Recife, fevereiro de 2009. Alguns dias atrás, portanto. Creche mantida pela prefeitura num bairro dos mais pobres da cidade. Portão de entrada, 7h30. Uma mulher jovem, nem negra nem branca, morena, vestida apenas de uma bermuda surrada e uma camiseta de malha no mesmo estado, com um par de chinelas de borracha a calçar-lhe os pés, se aproxima a passos rápidos. Carrega no colo um menino. De pele pouco mais escura que a dela, ele se veste de forma semelhante. Há remelas nos olhos. E um fio de catarro pende-lhe do nariz. Deve ter mais de um ano de idade. Perto de dois. Já dentro do território da creche, no portão, ela larga o pequeno de forma abrupta. Vira-se e dá o primeiro passo rumo ao destino. Ao que é chamada pela atendente.
-- Mamãe, espera aí, grita a funcionária pública. -- Ele quer te dar um beijo.
Ela continua andando. Mas responde. -- Beijo um caralho. Eu tô aqui apressada e esse porra fica de frescura.
De mão dada à servente, o pequeno remelento entra na creche sem beijo de despedida, sem afeto, sem cuidado ou atenção.
Admito que minha vontade é correr atrás da mulher. Pegá-la pelo braço. Perguntar se é louca ou o quê. Mas se é verdade que a fome tem uma saúde de ferro nos bairros miseráveis do Recife, também o é que a pobreza é cheia de razão. Mesmo que a interpelasse com a indignação dos justos e advogasse em defesa de carinho para um filho, eu ouviria mil desaforos, todos muito bem fundamentados.
Em vez disso, prefiro tirar algo do pessoal da creche. Como sou parente de uma colega deles, falam sem muita censura. -- Ih, isso aí é o de menos, doutor, diverte-se um deles. -- O que mais tem aqui é menino mexido pelos pais, pelos padrastos (mexido é como eles se referem ao abuso sexual sofrido pelas crianças). E agora deu para essas meninas aqui da favela terem filho, que é pra poder pegar mais bolsa-família.
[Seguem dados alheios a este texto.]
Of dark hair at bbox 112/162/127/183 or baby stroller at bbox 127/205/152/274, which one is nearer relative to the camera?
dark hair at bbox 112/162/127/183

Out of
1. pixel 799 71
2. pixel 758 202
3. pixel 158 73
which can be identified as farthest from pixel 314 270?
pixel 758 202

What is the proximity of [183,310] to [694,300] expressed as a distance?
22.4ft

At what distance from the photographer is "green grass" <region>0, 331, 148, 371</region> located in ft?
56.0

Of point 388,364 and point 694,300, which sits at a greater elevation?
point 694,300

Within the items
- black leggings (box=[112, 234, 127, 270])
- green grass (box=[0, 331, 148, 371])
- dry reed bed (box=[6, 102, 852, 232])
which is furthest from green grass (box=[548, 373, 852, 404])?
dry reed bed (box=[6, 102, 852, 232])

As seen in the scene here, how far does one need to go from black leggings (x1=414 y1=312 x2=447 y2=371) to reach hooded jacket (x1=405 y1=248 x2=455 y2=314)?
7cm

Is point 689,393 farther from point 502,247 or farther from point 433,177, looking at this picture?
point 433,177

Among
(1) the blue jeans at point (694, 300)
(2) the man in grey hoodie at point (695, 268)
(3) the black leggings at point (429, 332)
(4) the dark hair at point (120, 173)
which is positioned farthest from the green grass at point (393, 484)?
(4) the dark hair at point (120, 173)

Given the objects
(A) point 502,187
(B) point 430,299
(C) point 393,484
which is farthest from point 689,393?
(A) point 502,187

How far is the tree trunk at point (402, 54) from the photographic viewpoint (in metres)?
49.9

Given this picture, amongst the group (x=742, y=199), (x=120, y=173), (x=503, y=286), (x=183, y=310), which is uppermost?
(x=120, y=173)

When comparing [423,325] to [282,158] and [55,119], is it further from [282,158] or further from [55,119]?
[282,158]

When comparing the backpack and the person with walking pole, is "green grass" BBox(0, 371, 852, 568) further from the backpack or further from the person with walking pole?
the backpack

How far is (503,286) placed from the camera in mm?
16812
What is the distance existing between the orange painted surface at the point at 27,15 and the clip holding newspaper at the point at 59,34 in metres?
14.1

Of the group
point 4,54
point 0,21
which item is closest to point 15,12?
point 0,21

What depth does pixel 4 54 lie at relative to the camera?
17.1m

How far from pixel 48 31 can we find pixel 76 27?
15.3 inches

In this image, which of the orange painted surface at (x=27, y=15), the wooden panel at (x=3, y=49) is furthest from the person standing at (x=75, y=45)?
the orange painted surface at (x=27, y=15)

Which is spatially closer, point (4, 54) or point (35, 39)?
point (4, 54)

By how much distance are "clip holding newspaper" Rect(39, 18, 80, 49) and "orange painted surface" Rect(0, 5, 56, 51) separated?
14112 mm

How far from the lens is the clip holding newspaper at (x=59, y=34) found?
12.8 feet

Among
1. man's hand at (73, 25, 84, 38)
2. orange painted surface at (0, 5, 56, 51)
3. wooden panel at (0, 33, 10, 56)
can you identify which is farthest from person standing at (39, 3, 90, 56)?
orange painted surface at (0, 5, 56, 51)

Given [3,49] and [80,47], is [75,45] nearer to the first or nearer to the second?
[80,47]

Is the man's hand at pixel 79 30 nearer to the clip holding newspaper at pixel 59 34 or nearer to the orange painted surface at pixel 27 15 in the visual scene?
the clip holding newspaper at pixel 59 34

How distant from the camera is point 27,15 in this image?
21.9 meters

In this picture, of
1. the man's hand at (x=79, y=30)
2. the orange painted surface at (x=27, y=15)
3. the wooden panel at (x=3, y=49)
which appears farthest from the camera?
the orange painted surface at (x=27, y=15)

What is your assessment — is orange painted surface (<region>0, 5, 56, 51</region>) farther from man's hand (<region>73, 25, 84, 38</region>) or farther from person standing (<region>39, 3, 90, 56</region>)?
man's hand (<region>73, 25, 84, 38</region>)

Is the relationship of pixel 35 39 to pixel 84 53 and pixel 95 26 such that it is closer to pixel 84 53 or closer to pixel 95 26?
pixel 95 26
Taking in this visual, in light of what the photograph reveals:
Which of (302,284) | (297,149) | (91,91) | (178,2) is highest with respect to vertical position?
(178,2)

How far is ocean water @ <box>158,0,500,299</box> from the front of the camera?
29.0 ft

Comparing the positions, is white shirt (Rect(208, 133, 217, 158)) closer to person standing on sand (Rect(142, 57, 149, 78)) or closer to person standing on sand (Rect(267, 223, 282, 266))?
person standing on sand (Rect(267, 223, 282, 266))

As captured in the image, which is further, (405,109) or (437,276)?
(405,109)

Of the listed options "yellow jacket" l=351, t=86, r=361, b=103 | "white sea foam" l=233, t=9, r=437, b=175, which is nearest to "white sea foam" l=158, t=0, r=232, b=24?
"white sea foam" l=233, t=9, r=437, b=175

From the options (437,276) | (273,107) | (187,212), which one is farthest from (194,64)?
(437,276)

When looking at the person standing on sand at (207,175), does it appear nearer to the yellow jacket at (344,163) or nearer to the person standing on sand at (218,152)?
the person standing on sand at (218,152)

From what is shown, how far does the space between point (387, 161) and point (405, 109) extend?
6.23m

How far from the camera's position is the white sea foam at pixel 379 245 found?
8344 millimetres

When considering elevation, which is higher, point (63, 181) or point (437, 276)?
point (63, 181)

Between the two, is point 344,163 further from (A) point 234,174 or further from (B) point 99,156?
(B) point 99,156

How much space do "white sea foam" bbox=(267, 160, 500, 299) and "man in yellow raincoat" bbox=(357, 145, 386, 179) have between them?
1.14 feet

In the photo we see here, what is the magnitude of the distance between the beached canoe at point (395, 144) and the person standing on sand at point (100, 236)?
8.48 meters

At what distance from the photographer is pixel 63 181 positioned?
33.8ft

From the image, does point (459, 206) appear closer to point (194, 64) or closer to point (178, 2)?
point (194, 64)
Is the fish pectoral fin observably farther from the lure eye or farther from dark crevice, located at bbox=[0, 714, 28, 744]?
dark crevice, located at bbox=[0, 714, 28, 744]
Bolsa-família é um benefício social do governo. Toda família pobre do país o recebe a fundo perdido. A idéia é que com o dinheiro saiam da miséria e não passem fome. Mas há quem o use para financiar a compra de bebidas e drogas. Cada criança ou adolescente de até 17 anos rende um valor a mais à família beneficiária. Daí o artifício de gerar crianças. Elas engordam a mesada oficial recebida pela mãe.
Ao testemunhar o alvorecer da geração sem carinho, percebi o quanto somos, como espécie, um rebanho perdido na imensidão do universo. E babei na gravata a mesma baba bovina e elástica dos ruminantes.




2 comentários:
Será que os futuristas estarão melhores do que nós nesse quesito?
É caro Hugo, a vida é dura. Aí, aqui, em todo lugar.
Vou virar freguesa, gostei do blog! beijinhos.